Amazon Unveils Kindle Fire

Amazon launched its much anticipated tablet last week, dubbed the Kindle Fire. The new slogan says it all: “All the content. Ultra-fast web browsing.”

The 7-inch tablet provides a direct portal into the online retailer’s digital properties: Amazon Web Services, Instant Video, Kindle Books, Amazon’s MP3 music store and its Android app store. The Kindle Fire even comes equipped with free trials to its most popular digital content services, such as the Amazon Prime streaming video service. (Video after the jump.)

The Kindle Fire is not 3G enabled; instead, it uses WiFi. All the   media is backed-up and synced wirelessly in the Amazon cloud.

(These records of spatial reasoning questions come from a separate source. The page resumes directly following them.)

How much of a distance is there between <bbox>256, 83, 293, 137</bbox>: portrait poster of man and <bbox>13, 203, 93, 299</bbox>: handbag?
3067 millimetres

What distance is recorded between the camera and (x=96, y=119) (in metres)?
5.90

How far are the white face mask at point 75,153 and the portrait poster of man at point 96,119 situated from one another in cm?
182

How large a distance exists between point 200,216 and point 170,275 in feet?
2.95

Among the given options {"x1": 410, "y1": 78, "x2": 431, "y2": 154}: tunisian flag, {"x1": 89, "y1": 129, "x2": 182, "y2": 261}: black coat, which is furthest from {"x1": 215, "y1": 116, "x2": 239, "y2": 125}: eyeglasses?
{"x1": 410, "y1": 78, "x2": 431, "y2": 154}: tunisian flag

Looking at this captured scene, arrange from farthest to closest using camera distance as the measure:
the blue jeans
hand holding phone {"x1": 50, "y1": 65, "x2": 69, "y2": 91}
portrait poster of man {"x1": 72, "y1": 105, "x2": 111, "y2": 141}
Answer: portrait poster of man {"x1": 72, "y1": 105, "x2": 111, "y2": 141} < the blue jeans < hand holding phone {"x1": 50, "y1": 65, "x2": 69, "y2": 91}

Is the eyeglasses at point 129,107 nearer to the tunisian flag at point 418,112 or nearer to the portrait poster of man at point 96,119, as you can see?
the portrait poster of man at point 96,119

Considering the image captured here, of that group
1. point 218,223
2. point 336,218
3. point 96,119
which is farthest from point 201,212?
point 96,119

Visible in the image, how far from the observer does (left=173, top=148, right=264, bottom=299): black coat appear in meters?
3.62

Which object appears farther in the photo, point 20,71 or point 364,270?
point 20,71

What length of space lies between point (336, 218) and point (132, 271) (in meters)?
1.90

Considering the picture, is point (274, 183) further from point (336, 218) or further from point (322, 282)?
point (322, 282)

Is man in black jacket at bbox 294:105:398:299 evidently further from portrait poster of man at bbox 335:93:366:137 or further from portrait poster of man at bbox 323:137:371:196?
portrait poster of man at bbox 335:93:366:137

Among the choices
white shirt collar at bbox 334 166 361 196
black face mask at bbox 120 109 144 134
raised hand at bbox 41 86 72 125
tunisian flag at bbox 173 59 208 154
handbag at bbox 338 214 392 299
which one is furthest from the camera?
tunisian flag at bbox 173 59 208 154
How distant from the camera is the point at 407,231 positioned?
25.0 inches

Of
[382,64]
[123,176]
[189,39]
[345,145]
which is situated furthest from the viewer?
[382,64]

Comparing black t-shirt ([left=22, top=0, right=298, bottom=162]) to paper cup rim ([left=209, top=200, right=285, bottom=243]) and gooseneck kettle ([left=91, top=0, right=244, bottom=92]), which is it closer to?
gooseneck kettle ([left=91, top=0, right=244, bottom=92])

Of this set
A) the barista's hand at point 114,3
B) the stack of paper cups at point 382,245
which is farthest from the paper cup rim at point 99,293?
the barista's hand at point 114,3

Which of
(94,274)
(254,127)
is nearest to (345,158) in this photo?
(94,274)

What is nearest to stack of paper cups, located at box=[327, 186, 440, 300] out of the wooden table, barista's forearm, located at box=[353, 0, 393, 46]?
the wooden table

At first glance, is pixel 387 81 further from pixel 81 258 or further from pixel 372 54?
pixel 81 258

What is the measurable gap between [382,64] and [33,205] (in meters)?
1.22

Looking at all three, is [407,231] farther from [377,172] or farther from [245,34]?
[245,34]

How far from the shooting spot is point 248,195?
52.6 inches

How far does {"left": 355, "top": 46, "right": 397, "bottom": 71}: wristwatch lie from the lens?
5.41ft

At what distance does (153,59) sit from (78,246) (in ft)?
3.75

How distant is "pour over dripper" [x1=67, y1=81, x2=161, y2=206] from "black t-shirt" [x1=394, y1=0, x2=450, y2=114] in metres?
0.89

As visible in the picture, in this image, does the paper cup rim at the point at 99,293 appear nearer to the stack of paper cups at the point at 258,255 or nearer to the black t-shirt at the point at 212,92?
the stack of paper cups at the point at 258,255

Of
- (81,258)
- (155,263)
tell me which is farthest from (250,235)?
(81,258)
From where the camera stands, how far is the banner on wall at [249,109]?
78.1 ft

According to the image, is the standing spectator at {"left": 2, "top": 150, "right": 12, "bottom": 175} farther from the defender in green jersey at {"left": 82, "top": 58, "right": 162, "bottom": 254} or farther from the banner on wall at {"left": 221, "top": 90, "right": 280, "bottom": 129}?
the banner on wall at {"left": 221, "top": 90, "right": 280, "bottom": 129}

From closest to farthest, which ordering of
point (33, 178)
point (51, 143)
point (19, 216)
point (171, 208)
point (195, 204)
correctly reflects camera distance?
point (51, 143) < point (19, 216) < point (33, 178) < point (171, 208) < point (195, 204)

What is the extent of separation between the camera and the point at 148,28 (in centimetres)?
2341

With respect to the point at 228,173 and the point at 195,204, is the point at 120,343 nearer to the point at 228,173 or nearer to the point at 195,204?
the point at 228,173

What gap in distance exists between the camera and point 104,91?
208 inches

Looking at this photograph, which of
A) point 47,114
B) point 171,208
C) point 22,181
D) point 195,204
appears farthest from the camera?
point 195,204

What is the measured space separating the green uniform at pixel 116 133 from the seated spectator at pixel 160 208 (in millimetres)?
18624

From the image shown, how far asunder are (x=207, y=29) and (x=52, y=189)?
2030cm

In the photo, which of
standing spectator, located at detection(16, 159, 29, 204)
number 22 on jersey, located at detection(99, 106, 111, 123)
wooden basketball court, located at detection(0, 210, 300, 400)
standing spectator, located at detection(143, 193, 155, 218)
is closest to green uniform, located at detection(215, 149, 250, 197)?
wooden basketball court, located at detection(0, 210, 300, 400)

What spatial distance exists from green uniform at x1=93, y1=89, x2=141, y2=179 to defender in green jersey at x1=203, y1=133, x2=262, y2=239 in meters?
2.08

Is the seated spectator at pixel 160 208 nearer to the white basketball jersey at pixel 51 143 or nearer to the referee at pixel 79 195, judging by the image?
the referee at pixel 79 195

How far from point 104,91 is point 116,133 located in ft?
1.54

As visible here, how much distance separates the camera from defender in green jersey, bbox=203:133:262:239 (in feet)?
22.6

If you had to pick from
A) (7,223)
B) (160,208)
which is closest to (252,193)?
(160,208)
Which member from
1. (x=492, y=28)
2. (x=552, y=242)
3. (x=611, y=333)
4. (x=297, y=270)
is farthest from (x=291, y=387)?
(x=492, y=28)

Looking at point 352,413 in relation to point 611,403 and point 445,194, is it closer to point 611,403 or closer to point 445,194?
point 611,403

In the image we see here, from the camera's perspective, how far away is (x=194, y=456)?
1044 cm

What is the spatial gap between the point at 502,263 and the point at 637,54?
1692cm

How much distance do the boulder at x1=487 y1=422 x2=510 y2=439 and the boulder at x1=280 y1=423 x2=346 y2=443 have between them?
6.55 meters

The Fire also comes equipped with 8 GB of internal memory, so the user can download and save files directly to the device.

In regard to browsing, the Fire boats a brand new mobile browser called Amazon Silk, which reportedly will enable Adobe Flash browsing on the Web, a key feature which the Apple iPad lacks. Finally and perhaps most importantly, at $199, the Kindle is positioned at a very attractive price point — undercutting the lowest priced iPad which retails for $499.

The iPad is clearly the dominant force in the tablet space, and so it’s easy to make comparisons and prophecies about the competitive implications of this new market entrant. However, with the Kindle Fire, Amazon has positioned its tablet as an alternative to the iPad rather than direct competitor. As John Gruber over at Daring Fireball puts it, Amazon and Apple are essentially targeting two different market segments:

“Apple’s primary business is selling devices for a healthy profit, and they back that up with a side business of selling digital content for those devices. Amazon’s primary business is as a retailer, including as a retailer of digital content. They back that up with a side business of low-cost digital devices that are optimized for on-the-fly purchasing of anything and everything Amazon sells. The Kindles are to Amazon what the printed catalog was to Sears a century ago.”

In essence, Amazon is subsidizing the cost of the device in exchange for future digital media revenue. Analysts have suggested that Amazon is taking a loss of around $50 per device in order to offer the Kindle Fire at such a low price point. But it’s a small price to pay if it enables and encourages users to purchase from their more profitable market offerings.

The Kindle Fire is available for U.S. pre-orders now, with a ship date of November 15. So, have you ordered one yet?